More robust against attacks

Economic penalties for misbehavior in the form of “slashing” make it exponentially more costly for bad actors to attempt attacks as compared to proof of work. Attackers can actually be removed from the pool of stakers and only be reinstated after a few weeks. This is in addition to the economic penalties for submitting bad blocks and other forms of misbehavior.
Unlocks new scalability possibilities
In proof of stake all the nodes are playing a coordination game instead of a competitive one. This unlocks new ways to scale with the building blocks in place for sharding. With the Beacon Chain coordinating between all the validators, it is a small adjustment to start coordinating consensus on multiple shards of the network.

Common misconceptions about Ethereum 2.0/The Merge

How will ETH 2  show up in my wallet?

Even though “ETH 2” is a term thrown around a lot, there is actually no new ETH asset associated with The Merge. Your existing ETH will work just as it always has and be unaffected. Because of this misconception, ETH 2 is sometimes called “the consensus layer”.

After The Merge, will ETH gas fees be cheaper?

The short answer is no, but it could lead to decreased gas fees in the future. Gas fees are related to block space demand. The merge does nothing to increase block size nor does it decrease demand for block space which would be counterproductive to the health of the network.

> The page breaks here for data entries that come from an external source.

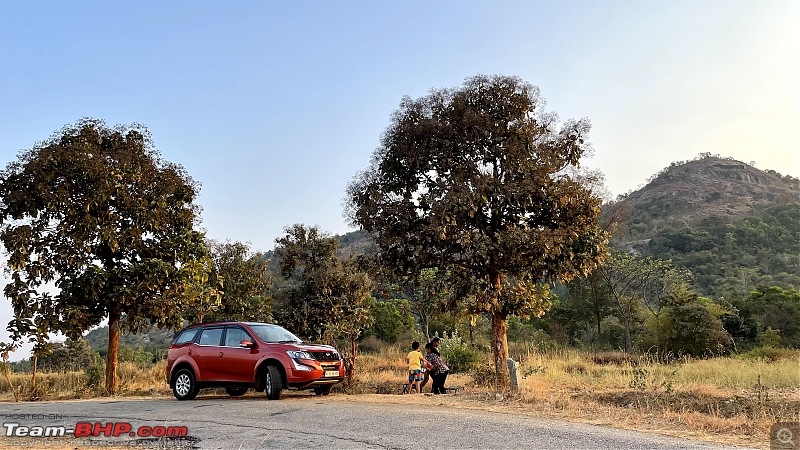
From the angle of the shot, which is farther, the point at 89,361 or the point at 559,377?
the point at 89,361

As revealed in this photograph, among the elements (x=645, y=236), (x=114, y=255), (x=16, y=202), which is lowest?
(x=114, y=255)

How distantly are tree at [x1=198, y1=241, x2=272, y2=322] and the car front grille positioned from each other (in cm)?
809

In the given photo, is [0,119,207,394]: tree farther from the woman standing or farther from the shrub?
the shrub

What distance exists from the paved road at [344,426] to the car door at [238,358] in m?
0.74

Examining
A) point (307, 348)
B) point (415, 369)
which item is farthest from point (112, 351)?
point (415, 369)

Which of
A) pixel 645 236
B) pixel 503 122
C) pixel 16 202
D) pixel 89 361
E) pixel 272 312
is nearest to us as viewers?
pixel 503 122

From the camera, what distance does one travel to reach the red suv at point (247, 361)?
13.6 meters

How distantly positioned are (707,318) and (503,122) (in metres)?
20.3

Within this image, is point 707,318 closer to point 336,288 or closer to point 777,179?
point 336,288

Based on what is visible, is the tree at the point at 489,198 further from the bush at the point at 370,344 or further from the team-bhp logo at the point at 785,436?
the bush at the point at 370,344

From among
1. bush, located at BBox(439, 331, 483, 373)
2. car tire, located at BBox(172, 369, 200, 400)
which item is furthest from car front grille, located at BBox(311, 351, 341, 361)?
bush, located at BBox(439, 331, 483, 373)

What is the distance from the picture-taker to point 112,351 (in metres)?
19.6

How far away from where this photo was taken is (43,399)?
61.2 feet

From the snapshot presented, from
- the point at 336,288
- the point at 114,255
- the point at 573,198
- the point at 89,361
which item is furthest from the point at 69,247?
the point at 89,361
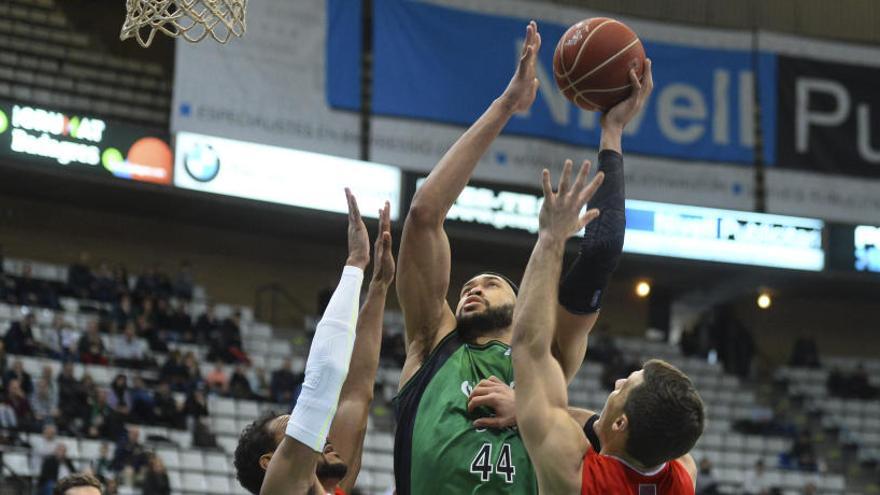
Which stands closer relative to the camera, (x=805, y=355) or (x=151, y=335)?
(x=151, y=335)

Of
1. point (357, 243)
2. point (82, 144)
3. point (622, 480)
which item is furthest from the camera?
point (82, 144)

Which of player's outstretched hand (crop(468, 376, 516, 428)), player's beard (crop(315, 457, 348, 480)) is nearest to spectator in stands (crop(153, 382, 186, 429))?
player's beard (crop(315, 457, 348, 480))

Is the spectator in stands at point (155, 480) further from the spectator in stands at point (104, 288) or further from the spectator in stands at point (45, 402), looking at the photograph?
the spectator in stands at point (104, 288)

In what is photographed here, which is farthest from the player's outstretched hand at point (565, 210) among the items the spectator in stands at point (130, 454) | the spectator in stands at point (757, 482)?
the spectator in stands at point (757, 482)

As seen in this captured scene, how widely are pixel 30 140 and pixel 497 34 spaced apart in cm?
738

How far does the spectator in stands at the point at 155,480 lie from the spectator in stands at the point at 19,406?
1.41 metres

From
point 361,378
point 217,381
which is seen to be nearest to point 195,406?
point 217,381

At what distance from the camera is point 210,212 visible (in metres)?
21.2

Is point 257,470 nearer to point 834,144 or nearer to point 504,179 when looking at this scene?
point 504,179

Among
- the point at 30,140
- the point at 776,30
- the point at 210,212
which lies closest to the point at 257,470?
the point at 30,140

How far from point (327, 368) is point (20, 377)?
11.9 m

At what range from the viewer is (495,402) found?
410 centimetres

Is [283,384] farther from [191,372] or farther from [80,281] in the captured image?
[80,281]

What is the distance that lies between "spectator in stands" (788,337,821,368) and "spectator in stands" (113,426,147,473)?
13150mm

The merge does set the stage for sharding, which will increase block space and thereby decrease gas fees. The reason for this misconception is that at one point “The Merge” was going to include sharding but this has been separated into its own upgrade.

Gas fees are governed by simple supply and demand. If there is more demand than supply then gas prices are high. If there is more supply than demand then gas prices will be low. Sharding will increase the amount of available block space similar to how layer 2 solutions are increasing the available block space by rolling up transactions (see Lightning Network). So decreased gas fees are on the horizon but maybe still a couple years down the road.

After The Merge, I’ll be able to withdraw my staked ETH.

Staked ETH withdrawal will not be enabled until after the next Ethereum upgrade (Shanghai) which is scheduled 6-12 months after The Merge.

How will The Merge affect users?

Everyday users and BitPay customers will not be impacted. BitPay will continue to process Ethereum-based payments for merchants. The BitPay Wallet will support ETH 2.0 as an asset that you can buy, store, swap and spend. Additionally, BitPay Card users will be able to convert Ethereum to cash uninterrupted.

FAQs about Ethereum 2.0

What is “Ethereum Sharding”?

Sharding is a multi-phase upgrade to improve Ethereum’s scalability and capacity. It will enable cheaper transactions while maintaining Ethereum’s security. It is set to follow The Merge as Ethereum’s next upgrade.

How much ETH do I need to participate in ETH 2.0? How can I stake Ether with ETH 2?

Capital requirements to participate are pretty steep at 32 ETH. However, there are several projects such as Rocket Pool and the Obol Network that are creating solutions for users with fewer ETH to be able to participate.

Is ETH 2 a new coin? How do I buy ETH 2?

You do not need to buy another ETH asset in order to participate in Ethereum 2. ETH 2 is not a new standalone asset. The Ether you currently have will still function on the Ethereum Network following The Merge.

What will happen to Ethereum when 2.0 comes out?

Ethereum’s current proof of work consensus will be shelved. However, the network will still operate the same to its end users.